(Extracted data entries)

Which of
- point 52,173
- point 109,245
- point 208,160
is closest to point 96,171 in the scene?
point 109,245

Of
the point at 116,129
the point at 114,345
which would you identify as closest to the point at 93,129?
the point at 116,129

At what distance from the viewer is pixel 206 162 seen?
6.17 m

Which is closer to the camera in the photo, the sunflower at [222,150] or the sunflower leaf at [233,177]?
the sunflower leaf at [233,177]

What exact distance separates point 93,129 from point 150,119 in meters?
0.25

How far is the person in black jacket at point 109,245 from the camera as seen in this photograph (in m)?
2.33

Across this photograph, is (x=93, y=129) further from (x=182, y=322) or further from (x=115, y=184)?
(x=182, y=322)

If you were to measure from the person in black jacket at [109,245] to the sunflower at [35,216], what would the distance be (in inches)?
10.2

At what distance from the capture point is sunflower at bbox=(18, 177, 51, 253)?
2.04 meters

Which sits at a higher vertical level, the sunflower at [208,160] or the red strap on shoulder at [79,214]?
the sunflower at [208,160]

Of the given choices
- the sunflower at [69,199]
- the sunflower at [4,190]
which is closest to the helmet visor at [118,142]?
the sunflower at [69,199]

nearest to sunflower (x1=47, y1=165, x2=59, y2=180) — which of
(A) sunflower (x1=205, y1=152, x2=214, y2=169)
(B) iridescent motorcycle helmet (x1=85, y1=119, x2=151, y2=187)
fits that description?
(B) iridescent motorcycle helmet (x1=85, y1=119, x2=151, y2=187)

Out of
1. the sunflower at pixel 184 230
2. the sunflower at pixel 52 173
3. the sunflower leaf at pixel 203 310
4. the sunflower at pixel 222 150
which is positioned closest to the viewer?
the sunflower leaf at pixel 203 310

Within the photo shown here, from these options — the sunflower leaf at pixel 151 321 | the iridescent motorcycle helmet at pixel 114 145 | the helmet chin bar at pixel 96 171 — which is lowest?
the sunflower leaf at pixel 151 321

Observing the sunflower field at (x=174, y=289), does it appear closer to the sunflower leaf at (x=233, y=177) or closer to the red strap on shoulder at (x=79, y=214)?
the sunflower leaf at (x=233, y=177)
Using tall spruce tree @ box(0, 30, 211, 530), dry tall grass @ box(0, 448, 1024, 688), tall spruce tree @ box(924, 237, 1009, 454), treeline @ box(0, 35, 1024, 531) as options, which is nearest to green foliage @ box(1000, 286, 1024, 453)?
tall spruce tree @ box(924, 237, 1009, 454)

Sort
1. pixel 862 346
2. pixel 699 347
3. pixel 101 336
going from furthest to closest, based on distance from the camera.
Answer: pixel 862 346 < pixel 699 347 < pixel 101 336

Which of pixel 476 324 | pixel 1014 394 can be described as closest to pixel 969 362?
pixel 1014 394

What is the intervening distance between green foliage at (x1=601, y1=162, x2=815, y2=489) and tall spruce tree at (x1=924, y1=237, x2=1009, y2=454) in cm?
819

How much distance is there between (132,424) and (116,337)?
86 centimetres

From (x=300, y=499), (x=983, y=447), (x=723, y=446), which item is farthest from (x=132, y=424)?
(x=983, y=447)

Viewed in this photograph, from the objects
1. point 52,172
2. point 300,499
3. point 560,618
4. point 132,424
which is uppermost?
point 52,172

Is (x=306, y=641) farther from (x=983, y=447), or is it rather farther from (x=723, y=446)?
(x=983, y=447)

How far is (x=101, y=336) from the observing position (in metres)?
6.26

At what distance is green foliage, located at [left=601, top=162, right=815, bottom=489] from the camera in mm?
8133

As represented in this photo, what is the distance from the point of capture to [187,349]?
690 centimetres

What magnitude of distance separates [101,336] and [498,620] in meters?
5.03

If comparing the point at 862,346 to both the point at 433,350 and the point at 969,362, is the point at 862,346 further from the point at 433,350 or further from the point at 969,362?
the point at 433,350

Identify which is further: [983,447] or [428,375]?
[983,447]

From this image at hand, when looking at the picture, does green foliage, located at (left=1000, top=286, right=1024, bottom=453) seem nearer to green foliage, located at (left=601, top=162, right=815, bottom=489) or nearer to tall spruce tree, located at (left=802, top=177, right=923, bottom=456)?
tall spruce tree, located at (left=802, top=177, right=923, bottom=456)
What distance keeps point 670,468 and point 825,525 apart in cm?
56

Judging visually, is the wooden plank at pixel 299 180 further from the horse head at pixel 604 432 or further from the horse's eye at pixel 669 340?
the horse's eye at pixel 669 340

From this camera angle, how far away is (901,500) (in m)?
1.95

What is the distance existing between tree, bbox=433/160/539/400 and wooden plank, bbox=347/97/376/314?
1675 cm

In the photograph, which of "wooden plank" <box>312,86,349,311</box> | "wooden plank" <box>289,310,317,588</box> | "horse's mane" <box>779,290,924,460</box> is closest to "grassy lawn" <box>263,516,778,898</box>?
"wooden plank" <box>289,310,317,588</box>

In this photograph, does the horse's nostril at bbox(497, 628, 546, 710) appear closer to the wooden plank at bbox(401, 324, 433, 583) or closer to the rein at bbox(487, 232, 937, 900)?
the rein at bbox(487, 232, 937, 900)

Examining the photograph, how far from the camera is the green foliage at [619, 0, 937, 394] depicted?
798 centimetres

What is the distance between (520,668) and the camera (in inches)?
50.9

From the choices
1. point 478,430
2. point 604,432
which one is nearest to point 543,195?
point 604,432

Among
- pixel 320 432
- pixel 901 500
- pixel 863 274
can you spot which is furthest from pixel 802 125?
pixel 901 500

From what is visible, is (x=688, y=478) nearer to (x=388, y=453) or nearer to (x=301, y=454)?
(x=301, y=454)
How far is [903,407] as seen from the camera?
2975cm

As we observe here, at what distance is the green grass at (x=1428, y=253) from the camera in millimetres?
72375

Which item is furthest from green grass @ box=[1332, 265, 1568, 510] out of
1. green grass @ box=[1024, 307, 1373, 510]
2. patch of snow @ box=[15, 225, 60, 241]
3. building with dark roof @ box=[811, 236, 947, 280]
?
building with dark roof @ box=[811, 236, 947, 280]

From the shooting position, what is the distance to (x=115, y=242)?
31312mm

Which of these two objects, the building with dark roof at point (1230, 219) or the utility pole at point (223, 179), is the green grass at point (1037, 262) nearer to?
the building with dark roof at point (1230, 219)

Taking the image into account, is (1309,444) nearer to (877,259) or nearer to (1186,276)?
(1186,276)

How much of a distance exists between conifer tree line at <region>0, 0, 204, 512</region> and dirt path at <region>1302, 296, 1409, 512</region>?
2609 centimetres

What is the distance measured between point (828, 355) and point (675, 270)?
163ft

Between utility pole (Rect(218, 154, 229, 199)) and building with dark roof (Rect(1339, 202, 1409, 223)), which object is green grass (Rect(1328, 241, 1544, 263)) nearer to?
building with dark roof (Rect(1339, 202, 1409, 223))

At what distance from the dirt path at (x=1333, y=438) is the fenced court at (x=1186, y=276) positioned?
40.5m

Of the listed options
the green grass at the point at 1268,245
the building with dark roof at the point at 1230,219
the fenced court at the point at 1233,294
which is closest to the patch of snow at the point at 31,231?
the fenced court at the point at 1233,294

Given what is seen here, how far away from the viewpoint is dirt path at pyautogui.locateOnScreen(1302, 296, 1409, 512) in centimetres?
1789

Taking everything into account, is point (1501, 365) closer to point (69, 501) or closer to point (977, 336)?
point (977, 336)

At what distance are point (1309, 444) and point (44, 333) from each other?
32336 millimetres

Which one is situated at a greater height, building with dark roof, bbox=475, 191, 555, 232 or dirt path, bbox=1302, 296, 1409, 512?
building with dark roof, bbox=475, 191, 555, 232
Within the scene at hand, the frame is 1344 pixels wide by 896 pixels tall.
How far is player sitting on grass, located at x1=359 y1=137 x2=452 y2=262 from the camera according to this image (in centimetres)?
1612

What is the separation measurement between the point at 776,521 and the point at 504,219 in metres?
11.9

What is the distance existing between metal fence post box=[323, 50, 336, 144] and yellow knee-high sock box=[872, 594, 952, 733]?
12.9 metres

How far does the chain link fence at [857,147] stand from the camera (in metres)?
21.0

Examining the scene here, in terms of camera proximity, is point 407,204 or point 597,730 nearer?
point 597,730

» Task directions
Rewrite everything from the line containing "What is the distance existing between metal" down to the end of the listing, requests included. Multiply every number in the answers, both distances and point coordinates, by 2.05, rounding each result to the same number of decimal places as the original and rounding halves up.

» Task output
What is the distance existing between metal fence post box=[323, 50, 336, 144] and yellow knee-high sock box=[872, 594, 952, 733]?
26.4 metres

How far does the chain link fence at [857,147] stand from the camera (in metres)?
43.1

Examining the scene here, in terms of camera proximity, is point 407,204 or point 597,730 nearer?
point 1224,1497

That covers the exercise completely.